### KUTIPAN TEKS:

Sesungguhnya sering dilontarkan
peringatan tentang risiko perubahan iklim dan kemungkinan terjadinya bencana di
Tanah Air. Akan tetapi, entah karena apa, kita cenderung kurang responsif atau
bahkan mengabaikannya, dan baru sadar tatkala bencana tiba-tiba datang
menyergap.
Belum kering air mata keluarga
korban bencana dan belum usai pula upaya penanganan bencana yang terjadi di
Provinsi Jawa Tengah, kini kembali kita dikejutkan oleh kejadian bencana yang
terjadi di Kabupaten Kepulauan Sangihe dan Manado, Sulawesi Utara.

### SOAL SINGKAT 1:
Jawablah pertanyaan di bawah ini sesuai dengan kutipan teks tentang bencana.
(a) Peringatan tentang apa yang sering dilontarkan?
(b) Kapan kita baru sadar akan bencana?
(c) Di mana terjadi bencana yang kembali mengejutkan kita?
### SOAL SINGKAT 2:
Tuliskan lanjutan kutipan teks tentang bencana di Tanah Air, dimulai setelah kalimat terakhirnya.
Materi selanjutnya tidak ada hubungannya dengan kutipan teks tentang bencana ini.

### CUPLIKAN DATA:
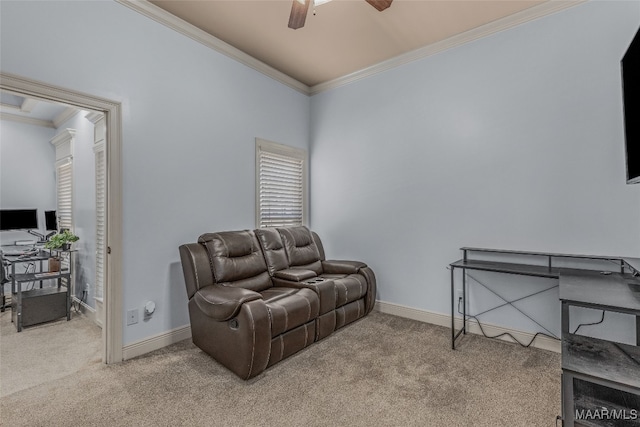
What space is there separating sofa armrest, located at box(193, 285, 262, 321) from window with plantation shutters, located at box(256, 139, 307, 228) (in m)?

### JAWABAN LATIHAN 1:
(a) Tentang risiko perubahan iklim dan kemungkinan terjadinya bencana di Tanah Air.
(b) Tatkala bencana tiba-tiba datang menyergap.
(c) Di Kabupaten Kepulauan Sangihe dan Manado, Sulawesi Utara.

### JAWABAN LATIHAN 2:
Bencana banjir dan tanah longsor
yang terjadi di Sulawesi Utara dan Jawa Tengah ini bukan saja tidak terduga
karena terjadi menjelang memasuki musim kemarau, melainkan juga memprihatinkan
karena dilaporkan ada sejumlah korban tewas. Badan SAR Nasional (Basarnas)
merilis data sementara jumlah korban tewas akibat banjir dan tanah longsor di
Sangihe berjumlah empat orang. Sementara di Jawa Tengah, korban bencana
tercatat sebanyak 40 jiwa tewas dan minimal enam orang luka-luka akibat terkena
longsoran, serta sembilan warga belum ditemukan alias masih hilang. Artinya,
tidak mustahil jumlah korban tewas akan bertambah lagi karena hingga saat ini
pencarian dan evakuasi terhadap korban bencana terus dilakukan.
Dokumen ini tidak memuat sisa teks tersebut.